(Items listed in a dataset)
--------------------------------------------------
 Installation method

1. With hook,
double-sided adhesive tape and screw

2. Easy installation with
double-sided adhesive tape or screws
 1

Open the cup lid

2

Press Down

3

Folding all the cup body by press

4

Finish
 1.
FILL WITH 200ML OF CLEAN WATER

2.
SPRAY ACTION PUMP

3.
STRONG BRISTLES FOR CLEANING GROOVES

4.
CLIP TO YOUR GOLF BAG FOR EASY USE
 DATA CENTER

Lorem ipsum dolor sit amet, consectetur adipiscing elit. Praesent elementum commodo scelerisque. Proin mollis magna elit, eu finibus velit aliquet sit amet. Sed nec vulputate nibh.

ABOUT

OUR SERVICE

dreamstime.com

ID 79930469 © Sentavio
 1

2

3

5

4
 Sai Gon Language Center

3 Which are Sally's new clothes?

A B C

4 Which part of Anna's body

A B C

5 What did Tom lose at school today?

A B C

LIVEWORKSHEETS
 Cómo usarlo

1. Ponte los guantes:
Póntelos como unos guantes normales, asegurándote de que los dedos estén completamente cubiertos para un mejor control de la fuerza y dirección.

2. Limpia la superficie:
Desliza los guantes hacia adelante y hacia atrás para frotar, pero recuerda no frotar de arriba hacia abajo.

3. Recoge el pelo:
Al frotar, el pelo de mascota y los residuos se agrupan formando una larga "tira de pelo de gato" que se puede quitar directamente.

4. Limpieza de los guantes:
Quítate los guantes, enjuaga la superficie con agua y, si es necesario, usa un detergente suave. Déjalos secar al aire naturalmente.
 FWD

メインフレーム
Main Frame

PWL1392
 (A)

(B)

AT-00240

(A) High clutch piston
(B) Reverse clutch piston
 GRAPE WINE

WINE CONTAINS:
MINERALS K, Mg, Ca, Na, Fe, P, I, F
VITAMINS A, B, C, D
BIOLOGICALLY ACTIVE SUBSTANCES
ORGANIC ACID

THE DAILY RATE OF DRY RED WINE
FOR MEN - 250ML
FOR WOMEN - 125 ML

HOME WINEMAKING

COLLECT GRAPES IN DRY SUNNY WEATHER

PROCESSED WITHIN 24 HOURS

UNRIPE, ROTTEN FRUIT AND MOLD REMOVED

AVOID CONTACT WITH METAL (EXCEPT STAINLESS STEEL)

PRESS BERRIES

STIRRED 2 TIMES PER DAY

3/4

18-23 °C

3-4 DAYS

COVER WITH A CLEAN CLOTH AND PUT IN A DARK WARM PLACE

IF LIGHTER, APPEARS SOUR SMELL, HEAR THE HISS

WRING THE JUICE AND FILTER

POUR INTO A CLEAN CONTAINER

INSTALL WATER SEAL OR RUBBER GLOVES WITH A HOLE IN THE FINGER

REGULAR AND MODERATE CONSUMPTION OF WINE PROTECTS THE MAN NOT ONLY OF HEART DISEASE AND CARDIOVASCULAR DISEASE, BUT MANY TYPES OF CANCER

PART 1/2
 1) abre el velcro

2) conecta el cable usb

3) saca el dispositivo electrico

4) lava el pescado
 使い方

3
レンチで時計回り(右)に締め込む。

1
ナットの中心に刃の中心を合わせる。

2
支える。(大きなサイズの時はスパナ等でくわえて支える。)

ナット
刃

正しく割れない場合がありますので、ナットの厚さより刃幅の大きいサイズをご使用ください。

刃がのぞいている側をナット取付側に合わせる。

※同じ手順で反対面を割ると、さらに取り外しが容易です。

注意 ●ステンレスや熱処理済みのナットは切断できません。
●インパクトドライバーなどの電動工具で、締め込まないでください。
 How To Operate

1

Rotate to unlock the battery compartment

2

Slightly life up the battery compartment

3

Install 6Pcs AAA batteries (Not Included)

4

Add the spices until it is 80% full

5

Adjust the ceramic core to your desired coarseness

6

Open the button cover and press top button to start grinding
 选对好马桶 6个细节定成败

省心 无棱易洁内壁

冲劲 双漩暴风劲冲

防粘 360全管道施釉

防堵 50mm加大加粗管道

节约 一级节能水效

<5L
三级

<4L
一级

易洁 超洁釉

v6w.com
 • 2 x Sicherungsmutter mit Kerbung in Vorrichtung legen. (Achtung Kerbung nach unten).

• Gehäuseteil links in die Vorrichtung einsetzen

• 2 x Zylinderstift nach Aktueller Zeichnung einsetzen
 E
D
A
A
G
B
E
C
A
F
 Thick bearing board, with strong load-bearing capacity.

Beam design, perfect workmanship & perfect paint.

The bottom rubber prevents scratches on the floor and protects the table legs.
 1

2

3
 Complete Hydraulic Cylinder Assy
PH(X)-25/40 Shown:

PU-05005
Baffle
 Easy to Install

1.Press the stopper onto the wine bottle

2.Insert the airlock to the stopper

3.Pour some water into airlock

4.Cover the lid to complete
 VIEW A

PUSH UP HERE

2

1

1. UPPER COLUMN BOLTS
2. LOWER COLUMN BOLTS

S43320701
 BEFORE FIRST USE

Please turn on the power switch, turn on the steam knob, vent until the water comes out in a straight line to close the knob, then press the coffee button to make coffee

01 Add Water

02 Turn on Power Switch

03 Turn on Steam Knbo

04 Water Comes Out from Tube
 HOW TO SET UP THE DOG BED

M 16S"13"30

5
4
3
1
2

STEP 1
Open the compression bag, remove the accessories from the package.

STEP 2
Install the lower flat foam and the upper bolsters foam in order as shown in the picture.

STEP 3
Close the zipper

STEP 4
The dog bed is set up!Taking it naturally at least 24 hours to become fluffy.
--------------------------------------------------
Instructions to follow. Repeat every entry exactly as written above.

Expected output.
 Installation method

1. With hook,
double-sided adhesive tape and screw

2. Easy installation with
double-sided adhesive tape or screws
 1

Open the cup lid

2

Press Down

3

Folding all the cup body by press

4

Finish
 1.
FILL WITH 200ML OF CLEAN WATER

2.
SPRAY ACTION PUMP

3.
STRONG BRISTLES FOR CLEANING GROOVES

4.
CLIP TO YOUR GOLF BAG FOR EASY USE
 DATA CENTER

Lorem ipsum dolor sit amet, consectetur adipiscing elit. Praesent elementum commodo scelerisque. Proin mollis magna elit, eu finibus velit aliquet sit amet. Sed nec vulputate nibh.

ABOUT

OUR SERVICE

dreamstime.com

ID 79930469 © Sentavio
 1

2

3

5

4
 Sai Gon Language Center

3 Which are Sally's new clothes?

A B C

4 Which part of Anna's body

A B C

5 What did Tom lose at school today?

A B C

LIVEWORKSHEETS
 Cómo usarlo

1. Ponte los guantes:
Póntelos como unos guantes normales, asegurándote de que los dedos estén completamente cubiertos para un mejor control de la fuerza y dirección.

2. Limpia la superficie:
Desliza los guantes hacia adelante y hacia atrás para frotar, pero recuerda no frotar de arriba hacia abajo.

3. Recoge el pelo:
Al frotar, el pelo de mascota y los residuos se agrupan formando una larga "tira de pelo de gato" que se puede quitar directamente.

4. Limpieza de los guantes:
Quítate los guantes, enjuaga la superficie con agua y, si es necesario, usa un detergente suave. Déjalos secar al aire naturalmente.
 FWD

メインフレーム
Main Frame

PWL1392
 (A)

(B)

AT-00240

(A) High clutch piston
(B) Reverse clutch piston
 GRAPE WINE

WINE CONTAINS:
MINERALS K, Mg, Ca, Na, Fe, P, I, F
VITAMINS A, B, C, D
BIOLOGICALLY ACTIVE SUBSTANCES
ORGANIC ACID

THE DAILY RATE OF DRY RED WINE
FOR MEN - 250ML
FOR WOMEN - 125 ML

HOME WINEMAKING

COLLECT GRAPES IN DRY SUNNY WEATHER

PROCESSED WITHIN 24 HOURS

UNRIPE, ROTTEN FRUIT AND MOLD REMOVED

AVOID CONTACT WITH METAL (EXCEPT STAINLESS STEEL)

PRESS BERRIES

STIRRED 2 TIMES PER DAY

3/4

18-23 °C

3-4 DAYS

COVER WITH A CLEAN CLOTH AND PUT IN A DARK WARM PLACE

IF LIGHTER, APPEARS SOUR SMELL, HEAR THE HISS

WRING THE JUICE AND FILTER

POUR INTO A CLEAN CONTAINER

INSTALL WATER SEAL OR RUBBER GLOVES WITH A HOLE IN THE FINGER

REGULAR AND MODERATE CONSUMPTION OF WINE PROTECTS THE MAN NOT ONLY OF HEART DISEASE AND CARDIOVASCULAR DISEASE, BUT MANY TYPES OF CANCER

PART 1/2
 1) abre el velcro

2) conecta el cable usb

3) saca el dispositivo electrico

4) lava el pescado
 使い方

3
レンチで時計回り(右)に締め込む。

1
ナットの中心に刃の中心を合わせる。

2
支える。(大きなサイズの時はスパナ等でくわえて支える。)

ナット
刃

正しく割れない場合がありますので、ナットの厚さより刃幅の大きいサイズをご使用ください。

刃がのぞいている側をナット取付側に合わせる。

※同じ手順で反対面を割ると、さらに取り外しが容易です。

注意 ●ステンレスや熱処理済みのナットは切断できません。
●インパクトドライバーなどの電動工具で、締め込まないでください。
 How To Operate

1

Rotate to unlock the battery compartment

2

Slightly life up the battery compartment

3

Install 6Pcs AAA batteries (Not Included)

4

Add the spices until it is 80% full

5

Adjust the ceramic core to your desired coarseness

6

Open the button cover and press top button to start grinding
 选对好马桶 6个细节定成败

省心 无棱易洁内壁

冲劲 双漩暴风劲冲

防粘 360全管道施釉

防堵 50mm加大加粗管道

节约 一级节能水效

<5L
三级

<4L
一级

易洁 超洁釉

v6w.com
 • 2 x Sicherungsmutter mit Kerbung in Vorrichtung legen. (Achtung Kerbung nach unten).

• Gehäuseteil links in die Vorrichtung einsetzen

• 2 x Zylinderstift nach Aktueller Zeichnung einsetzen
 E
D
A
A
G
B
E
C
A
F
 Thick bearing board, with strong load-bearing capacity.

Beam design, perfect workmanship & perfect paint.

The bottom rubber prevents scratches on the floor and protects the table legs.
 1

2

3
 Complete Hydraulic Cylinder Assy
PH(X)-25/40 Shown:

PU-05005
Baffle
 Easy to Install

1.Press the stopper onto the wine bottle

2.Insert the airlock to the stopper

3.Pour some water into airlock

4.Cover the lid to complete
 VIEW A

PUSH UP HERE

2

1

1. UPPER COLUMN BOLTS
2. LOWER COLUMN BOLTS

S43320701
 BEFORE FIRST USE

Please turn on the power switch, turn on the steam knob, vent until the water comes out in a straight line to close the knob, then press the coffee button to make coffee

01 Add Water

02 Turn on Power Switch

03 Turn on Steam Knbo

04 Water Comes Out from Tube
 HOW TO SET UP THE DOG BED

M 16S"13"30

5
4
3
1
2

STEP 1
Open the compression bag, remove the accessories from the package.

STEP 2
Install the lower flat foam and the upper bolsters foam in order as shown in the picture.

STEP 3
Close the zipper

STEP 4
The dog bed is set up!Taking it naturally at least 24 hours to become fluffy.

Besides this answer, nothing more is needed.